TEXT SECTION Block Start

Does One REALLY Have to Give Up Wine, Coffee, Sushi, and Dyeing One’s Hair…

By Rachelmariestone @rachel_m_stone

…just to have a healthy baby?

I really wanted to like University of Chicago economist Emily Oster’s new book, Expecting Better. I’m well aware that many of the things that are standard procedure in American pregnancy and birth are not supported by good research (for example, continuous fetal monitoring during labor and the gestational diabetes test don’t seem actually to help either mothers or babies). But I was supremely disappointed by this book, not only because it has an annoying, “economists-know-best” tone, but because it seems fairly obsessed with what I’d consider trivial things and–like many American pregnancy books, actually–has no sense of where these things fit within the larger scheme of things. I do realize the danger of judging a book by what it doesn’t talk about, but the broader trend of things that were once matters for public reform and collective action becoming all about individual choices and personal ‘empowerment’ is troubling.

And it’s troubling when things like giving up wine or dyeing your hair for 40 weeks–even if the risks to the baby are minimal is construed as an unreasonable limitation on a woman’s freedom.

Or maybe I’m just a cranky-pants.

Anyway, here’s a bit from my review of the book at Her.meneutics. And no, I am not pregnant.

I’ll admit that I’m a little bit of a health nerd. I sometimes read through studies on websites such as PubMed and Cochrane Reviews to discuss medical decisions more intelligently with my doctor. (These sites post reputable medical information and analyses, with much less speculation and snake oil than many health websites.)

During my first pregnancy, I occasionally checked my doctor’s advice against the most current recommendations of the American College of Obstetrics and Gynecology. When she told me to monitor my heart rate during exercise to ensure it did not go over 140 beats per minute, I nodded my head but continued to follow the more current ACOG recommendation, which didn’t list a specific heart rate but instead indicated that I could exercise moderately. On the whole, however, I trusted and followed my doctor’s recommendations—even a few that turned out not to be supported by the newest and best research. Oh, well.

Emily Oster, an associate professor of economics at the University of Chicago whose work was featured in Steven D. Levitt and Stephen J. Dubner’s second book SuperFreakonomics, has written a new book, Expecting Better, that urges women to wrest control over their pregnancies from the partially incompetent hands of their doctors and other conventional sources of pregnancy advice, from the American College of Obstetrics and Gynecology to the omnipresent and imperious What To Expect When You’re Expecting.

The subtitle of Oster’s book—Why the Conventional Pregnancy Wisdom is Wrong—And What You Really Need to Know—might lead you to expect something along the lines of Ricki Lake’s Business of Being Born, but Oster does not wage war on the medical establishment to the point of suggesting that you eschew doctors entirely.

Instead, she contends that the typical American pregnancy is “a world of arbitrary rules.” She uses her training as a health economist to sift through the medical literature, attempting to separate the wheat from the chaff of pregnancy advice; to help women “take control and to expect better.”

TEXT SECTION Block End

[TASK SET]
(1) Answer these questions from the review:
(a) At which university is Emily Oster an associate professor of economics?
(b) During exercise, what heart rate did the writer's doctor say not to go over?
(c) What is the subtitle of Oster's book?
(2) Reproduce the review's text word for word, starting at "And it’s troubling" and ending at "a woman’s freedom.".

RECORD SET Block Start

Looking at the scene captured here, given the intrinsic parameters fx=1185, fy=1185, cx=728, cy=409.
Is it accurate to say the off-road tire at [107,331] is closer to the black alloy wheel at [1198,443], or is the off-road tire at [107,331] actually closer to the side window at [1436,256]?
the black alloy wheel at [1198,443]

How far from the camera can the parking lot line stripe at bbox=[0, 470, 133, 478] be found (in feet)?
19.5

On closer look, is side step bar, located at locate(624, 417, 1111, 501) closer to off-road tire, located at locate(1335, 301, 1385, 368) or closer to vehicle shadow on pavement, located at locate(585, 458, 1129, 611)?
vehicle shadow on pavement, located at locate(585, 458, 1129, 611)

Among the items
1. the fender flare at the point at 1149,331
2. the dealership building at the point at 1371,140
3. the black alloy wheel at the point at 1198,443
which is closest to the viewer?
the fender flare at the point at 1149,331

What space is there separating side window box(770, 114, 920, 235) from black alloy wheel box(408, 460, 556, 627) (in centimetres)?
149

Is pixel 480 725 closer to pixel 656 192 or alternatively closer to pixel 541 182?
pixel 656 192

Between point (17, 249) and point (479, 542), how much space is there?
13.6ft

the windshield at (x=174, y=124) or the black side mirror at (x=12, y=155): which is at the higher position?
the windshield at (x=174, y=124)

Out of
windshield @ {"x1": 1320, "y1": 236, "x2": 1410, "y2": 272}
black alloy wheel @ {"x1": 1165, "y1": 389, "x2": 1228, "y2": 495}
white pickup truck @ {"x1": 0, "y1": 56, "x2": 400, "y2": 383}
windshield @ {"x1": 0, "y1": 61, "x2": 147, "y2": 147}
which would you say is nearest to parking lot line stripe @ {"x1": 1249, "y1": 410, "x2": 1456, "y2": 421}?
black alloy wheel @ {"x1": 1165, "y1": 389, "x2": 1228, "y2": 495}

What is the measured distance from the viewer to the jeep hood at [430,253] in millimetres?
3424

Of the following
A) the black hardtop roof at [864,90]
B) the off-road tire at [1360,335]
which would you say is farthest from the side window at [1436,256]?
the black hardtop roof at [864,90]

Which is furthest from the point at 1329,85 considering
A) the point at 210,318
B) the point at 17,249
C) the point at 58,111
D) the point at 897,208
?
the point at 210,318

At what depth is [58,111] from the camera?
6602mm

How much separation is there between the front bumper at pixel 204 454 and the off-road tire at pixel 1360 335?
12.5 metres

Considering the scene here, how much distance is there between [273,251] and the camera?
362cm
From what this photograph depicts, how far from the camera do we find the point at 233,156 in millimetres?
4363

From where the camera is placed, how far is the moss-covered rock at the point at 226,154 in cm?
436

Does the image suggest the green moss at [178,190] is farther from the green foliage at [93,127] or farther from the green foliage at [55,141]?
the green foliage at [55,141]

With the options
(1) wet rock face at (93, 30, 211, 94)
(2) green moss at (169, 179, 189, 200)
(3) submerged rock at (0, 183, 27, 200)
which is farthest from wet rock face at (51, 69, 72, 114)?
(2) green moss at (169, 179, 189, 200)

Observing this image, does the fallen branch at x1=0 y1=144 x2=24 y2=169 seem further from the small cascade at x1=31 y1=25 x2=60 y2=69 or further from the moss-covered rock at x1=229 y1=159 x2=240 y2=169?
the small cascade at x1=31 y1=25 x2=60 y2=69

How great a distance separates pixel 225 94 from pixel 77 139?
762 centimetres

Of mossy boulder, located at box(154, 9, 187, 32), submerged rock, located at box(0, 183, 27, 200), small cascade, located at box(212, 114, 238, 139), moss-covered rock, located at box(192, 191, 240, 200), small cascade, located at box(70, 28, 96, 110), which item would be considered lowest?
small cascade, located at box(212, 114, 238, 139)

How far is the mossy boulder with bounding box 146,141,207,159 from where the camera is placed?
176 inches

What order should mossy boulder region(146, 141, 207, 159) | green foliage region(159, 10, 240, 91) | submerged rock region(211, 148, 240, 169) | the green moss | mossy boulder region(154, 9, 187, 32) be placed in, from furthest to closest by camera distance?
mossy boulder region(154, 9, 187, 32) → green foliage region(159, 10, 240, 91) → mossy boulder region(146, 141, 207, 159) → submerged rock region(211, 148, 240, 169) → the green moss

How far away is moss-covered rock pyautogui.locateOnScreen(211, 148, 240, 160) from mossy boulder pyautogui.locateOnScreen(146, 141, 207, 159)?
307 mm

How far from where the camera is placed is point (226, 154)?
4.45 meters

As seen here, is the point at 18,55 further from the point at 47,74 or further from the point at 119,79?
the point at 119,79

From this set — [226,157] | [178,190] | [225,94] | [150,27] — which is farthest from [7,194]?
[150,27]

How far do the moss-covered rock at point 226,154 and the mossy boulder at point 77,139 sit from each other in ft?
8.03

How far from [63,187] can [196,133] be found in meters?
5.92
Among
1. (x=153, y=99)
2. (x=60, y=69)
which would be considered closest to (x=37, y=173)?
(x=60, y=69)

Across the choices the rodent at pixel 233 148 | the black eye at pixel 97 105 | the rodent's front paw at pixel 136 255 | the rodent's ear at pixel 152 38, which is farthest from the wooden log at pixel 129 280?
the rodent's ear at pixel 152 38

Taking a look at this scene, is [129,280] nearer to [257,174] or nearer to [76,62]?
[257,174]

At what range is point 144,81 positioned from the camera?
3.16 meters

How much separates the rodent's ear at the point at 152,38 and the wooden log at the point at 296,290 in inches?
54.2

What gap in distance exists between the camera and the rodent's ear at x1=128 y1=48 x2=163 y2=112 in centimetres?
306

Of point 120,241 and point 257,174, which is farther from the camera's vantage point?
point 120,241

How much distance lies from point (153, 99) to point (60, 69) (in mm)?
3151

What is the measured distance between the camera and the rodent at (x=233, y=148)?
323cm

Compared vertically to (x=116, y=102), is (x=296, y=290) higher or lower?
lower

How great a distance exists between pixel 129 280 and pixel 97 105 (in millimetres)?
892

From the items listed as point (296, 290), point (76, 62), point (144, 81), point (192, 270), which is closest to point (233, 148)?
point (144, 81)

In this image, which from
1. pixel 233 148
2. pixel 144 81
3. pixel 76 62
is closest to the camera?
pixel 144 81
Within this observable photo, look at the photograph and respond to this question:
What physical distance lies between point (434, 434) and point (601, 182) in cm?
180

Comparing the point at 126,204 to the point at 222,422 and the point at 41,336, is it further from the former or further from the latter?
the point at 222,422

RECORD SET Block End

[EXPECTED RESULTS]
(1)
(a) The University of Chicago.
(b) 140 beats per minute.
(c) Why the Conventional Pregnancy Wisdom is Wrong—And What You Really Need to Know.

(2)
And it’s troubling when things like giving up wine or dyeing your hair for 40 weeks–even if the risks to the baby are minimal is construed as an unreasonable limitation on a woman’s freedom.